Files created (per format):
- schemata.(json|jsonl)
- tables.(json|jsonl)
- columns.(json|jsonl)
- views.(json|jsonl)
- materialized_views.(json|jsonl)
- routines.(json|jsonl)
- functions.(json|jsonl)
- procedures.(json|jsonl)
- tasks.(json|jsonl)
- dynamic_tables.(json|jsonl)
- catalog_summary.json (counts)

### Dependency Graph

Create a dependency graph of Snowflake objects using either
`SNOWFLAKE.ACCOUNT_USAGE.OBJECT_DEPENDENCIES` (preferred) or a fallback to
`INFORMATION_SCHEMA.VIEW_TABLE_USAGE`.

Examples:

```bash
# Account-wide (requires privileges), Graphviz DOT
uv run snowflake-cli depgraph --account -f dot -o deps.dot

# Restrict to a database, JSON output
uv run snowflake-cli depgraph --database PIPELINE_V2_GROOT_DB -f json -o deps.json
```

Notes:
- ACCOUNT_USAGE has latency and requires appropriate roles; if not accessible,
  the CLI falls back to view→table dependencies from INFORMATION_SCHEMA.
- Output formats: `json` (nodes/edges) and `dot` (render with Graphviz).

### Parallel Queries

Execute multiple queries concurrently based on a template.

**Example 1: Templated Queries**
```bash
# Query multiple object types in parallel
uv run snowflake-cli parallel "type_a" "type_b" \
  --query-template "SELECT * FROM objects WHERE type = '{object}'" \
  --output-dir ./results
```

**Example 2: Executing from a File**

You can also execute a list of queries from a file using shell commands:
```bash
# queries.txt contains one query per line
# SELECT * FROM my_table;
# SELECT COUNT(*) FROM another_table;

cat queries.txt | xargs -I {} uv run snowflake-cli query "{}"
```

## CLI Commands

| Command            | Description                                              |
| ------------------ | -------------------------------------------------------- |
| `test`             | Test the current Snowflake CLI connection.               |
| `query`            | Execute a single SQL query (table/JSON/CSV output).      |
| `parallel`         | Execute multiple queries in parallel (spawns `snow`).    |
| `preview`          | Preview table contents.                                  |
| `catalog`          | Build a JSON/JSONL data catalog (use `--include-ddl` to add DDL). |
| `depgraph`         | Generate a dependency graph (DOT/JSON output).           |
| `config`           | Show the current tool configuration.                     |
| `setup-connection` | Helper to create a persistent `snow` CLI connection.     |
| `init-config`      | Create a local configuration file for this tool.         |

### Catalog design notes (portable by default)
- Uses SHOW commands where possible (schemas, materialized views, dynamic tables, tasks, functions, procedures) for broad visibility with minimal privileges.
- Complements SHOW with INFORMATION_SCHEMA (tables, columns, views) for standardized column-level details.
- Works with any Snowflake account because it only uses standard Snowflake metadata interfaces.
- Optional DDL capture uses GET_DDL per object and fetches concurrently for performance.

### Best practices
- Configure and test your Snowflake CLI connection first (key‑pair, Okta, OAuth are supported by `snow`).
- Run with a role that has USAGE on the target databases/schemas to maximize visibility.
- Prefer `--format jsonl` for ingestion and downstream processing; JSONL is line‑delimited and append‑friendly.
- When enabling `--include-ddl`, increase concurrency with `--max-ddl-concurrency` for large estates.
- Start with a database‑scoped run, then expand to `--account` if needed and permitted.

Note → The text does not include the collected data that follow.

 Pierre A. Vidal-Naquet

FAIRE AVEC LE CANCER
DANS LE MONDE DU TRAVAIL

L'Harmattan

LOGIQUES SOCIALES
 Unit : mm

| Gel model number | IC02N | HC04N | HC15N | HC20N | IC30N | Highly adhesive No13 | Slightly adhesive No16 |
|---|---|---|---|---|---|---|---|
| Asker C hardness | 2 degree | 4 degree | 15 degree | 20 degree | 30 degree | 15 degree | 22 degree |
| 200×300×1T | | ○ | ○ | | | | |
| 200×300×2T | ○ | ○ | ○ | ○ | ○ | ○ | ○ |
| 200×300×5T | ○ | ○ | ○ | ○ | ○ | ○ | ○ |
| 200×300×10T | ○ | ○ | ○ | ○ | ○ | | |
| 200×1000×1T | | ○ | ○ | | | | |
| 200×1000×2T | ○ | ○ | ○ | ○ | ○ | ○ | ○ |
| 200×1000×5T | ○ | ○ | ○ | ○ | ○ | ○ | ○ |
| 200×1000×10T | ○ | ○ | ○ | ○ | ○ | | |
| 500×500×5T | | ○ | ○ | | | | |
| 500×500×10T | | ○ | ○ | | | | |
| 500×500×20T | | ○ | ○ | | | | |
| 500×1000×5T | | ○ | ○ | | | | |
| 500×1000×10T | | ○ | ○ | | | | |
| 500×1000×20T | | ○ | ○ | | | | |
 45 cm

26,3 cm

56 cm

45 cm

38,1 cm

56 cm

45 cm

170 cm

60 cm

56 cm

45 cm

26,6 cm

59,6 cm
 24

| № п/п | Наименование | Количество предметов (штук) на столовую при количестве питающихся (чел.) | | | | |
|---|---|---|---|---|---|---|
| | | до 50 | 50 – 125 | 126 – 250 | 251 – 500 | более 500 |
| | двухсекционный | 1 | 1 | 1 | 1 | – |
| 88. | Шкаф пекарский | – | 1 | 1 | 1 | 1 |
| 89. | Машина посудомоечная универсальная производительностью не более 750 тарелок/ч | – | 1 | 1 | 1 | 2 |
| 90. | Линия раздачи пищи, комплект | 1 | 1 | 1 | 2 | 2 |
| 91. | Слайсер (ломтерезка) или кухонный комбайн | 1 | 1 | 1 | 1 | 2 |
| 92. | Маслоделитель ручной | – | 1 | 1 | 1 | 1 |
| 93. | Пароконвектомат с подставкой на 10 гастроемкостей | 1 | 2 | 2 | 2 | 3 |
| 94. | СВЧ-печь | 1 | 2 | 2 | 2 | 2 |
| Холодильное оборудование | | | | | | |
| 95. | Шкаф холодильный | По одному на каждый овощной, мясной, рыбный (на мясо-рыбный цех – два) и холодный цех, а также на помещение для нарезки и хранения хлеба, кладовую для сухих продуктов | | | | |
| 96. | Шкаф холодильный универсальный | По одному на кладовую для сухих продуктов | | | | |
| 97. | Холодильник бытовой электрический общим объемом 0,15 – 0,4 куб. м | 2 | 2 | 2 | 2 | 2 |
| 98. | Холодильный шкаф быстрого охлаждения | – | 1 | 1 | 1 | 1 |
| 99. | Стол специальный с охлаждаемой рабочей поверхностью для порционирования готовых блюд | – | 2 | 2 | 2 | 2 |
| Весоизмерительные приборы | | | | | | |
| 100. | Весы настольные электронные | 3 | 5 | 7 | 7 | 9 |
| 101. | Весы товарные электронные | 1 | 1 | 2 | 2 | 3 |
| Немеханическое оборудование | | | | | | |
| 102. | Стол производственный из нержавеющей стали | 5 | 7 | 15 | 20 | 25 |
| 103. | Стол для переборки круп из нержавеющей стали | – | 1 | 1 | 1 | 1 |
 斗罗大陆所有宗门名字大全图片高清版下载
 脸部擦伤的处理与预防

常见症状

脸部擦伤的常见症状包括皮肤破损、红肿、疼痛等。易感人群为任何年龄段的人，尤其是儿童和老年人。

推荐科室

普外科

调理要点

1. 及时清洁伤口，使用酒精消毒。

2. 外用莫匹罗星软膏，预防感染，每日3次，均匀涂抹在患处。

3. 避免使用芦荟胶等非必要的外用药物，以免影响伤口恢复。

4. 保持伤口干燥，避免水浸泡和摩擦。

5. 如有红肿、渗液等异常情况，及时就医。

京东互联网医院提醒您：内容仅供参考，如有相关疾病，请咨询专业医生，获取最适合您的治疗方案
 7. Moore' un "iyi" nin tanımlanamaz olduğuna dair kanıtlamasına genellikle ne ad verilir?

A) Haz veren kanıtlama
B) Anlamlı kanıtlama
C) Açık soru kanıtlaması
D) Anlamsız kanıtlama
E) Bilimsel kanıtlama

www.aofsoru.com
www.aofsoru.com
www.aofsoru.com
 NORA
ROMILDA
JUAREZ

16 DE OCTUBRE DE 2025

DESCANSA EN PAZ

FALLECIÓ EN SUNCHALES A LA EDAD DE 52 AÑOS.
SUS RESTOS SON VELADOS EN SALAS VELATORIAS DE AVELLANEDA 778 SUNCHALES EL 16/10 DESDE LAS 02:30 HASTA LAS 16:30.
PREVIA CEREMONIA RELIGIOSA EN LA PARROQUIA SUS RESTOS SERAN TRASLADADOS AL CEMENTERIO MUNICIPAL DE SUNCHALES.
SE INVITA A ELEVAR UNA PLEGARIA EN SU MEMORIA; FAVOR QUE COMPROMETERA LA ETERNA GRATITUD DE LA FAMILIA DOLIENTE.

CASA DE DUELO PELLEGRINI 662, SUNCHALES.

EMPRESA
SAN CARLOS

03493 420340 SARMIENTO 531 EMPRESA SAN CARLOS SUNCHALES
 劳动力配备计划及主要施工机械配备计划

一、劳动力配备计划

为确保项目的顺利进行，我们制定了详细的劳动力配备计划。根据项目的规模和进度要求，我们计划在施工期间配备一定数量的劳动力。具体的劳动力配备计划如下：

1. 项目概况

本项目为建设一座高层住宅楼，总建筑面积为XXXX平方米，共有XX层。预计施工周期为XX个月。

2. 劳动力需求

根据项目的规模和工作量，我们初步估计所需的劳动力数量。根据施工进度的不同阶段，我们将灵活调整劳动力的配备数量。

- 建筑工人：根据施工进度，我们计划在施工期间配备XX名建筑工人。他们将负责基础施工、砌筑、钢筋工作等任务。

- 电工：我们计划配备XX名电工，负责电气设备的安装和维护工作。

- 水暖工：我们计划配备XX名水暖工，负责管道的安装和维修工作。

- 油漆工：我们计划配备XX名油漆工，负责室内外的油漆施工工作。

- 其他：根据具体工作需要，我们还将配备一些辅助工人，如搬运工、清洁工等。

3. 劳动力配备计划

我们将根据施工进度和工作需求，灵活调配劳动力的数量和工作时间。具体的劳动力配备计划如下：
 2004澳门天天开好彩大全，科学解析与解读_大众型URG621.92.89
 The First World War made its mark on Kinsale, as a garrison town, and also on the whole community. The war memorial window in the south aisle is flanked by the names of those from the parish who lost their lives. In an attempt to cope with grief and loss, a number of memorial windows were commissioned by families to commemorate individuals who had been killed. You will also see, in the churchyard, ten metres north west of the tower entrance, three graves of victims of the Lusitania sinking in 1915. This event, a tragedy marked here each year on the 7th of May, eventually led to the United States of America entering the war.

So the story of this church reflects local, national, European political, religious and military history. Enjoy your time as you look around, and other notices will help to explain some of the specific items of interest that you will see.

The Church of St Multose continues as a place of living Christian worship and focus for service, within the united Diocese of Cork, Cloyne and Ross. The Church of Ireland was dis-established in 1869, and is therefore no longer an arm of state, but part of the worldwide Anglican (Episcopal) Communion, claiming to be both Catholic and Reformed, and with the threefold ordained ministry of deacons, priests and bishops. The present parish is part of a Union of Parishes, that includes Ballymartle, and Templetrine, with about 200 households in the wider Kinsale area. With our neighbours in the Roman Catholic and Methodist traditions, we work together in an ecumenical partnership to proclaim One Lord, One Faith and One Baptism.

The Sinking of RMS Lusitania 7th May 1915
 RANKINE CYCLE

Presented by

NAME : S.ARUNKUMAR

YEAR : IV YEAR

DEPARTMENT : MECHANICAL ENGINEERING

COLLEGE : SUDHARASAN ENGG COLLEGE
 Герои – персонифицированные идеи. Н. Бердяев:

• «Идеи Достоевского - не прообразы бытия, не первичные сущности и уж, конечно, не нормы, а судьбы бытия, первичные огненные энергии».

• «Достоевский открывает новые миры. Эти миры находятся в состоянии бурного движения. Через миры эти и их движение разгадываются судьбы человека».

### Transparency and security
- This project never handles your secrets or opens browsers; it delegates all auth to your `snow` CLI.
- Use profiles appropriate for your environment (key‑pair for automation, SSO for interactive use).

## Development

```bash
# Install with development dependencies
uv sync --dev

# Run tests
uv run pytest

# Format code
uv run black src/
```

## License

This project is licensed under the MIT License.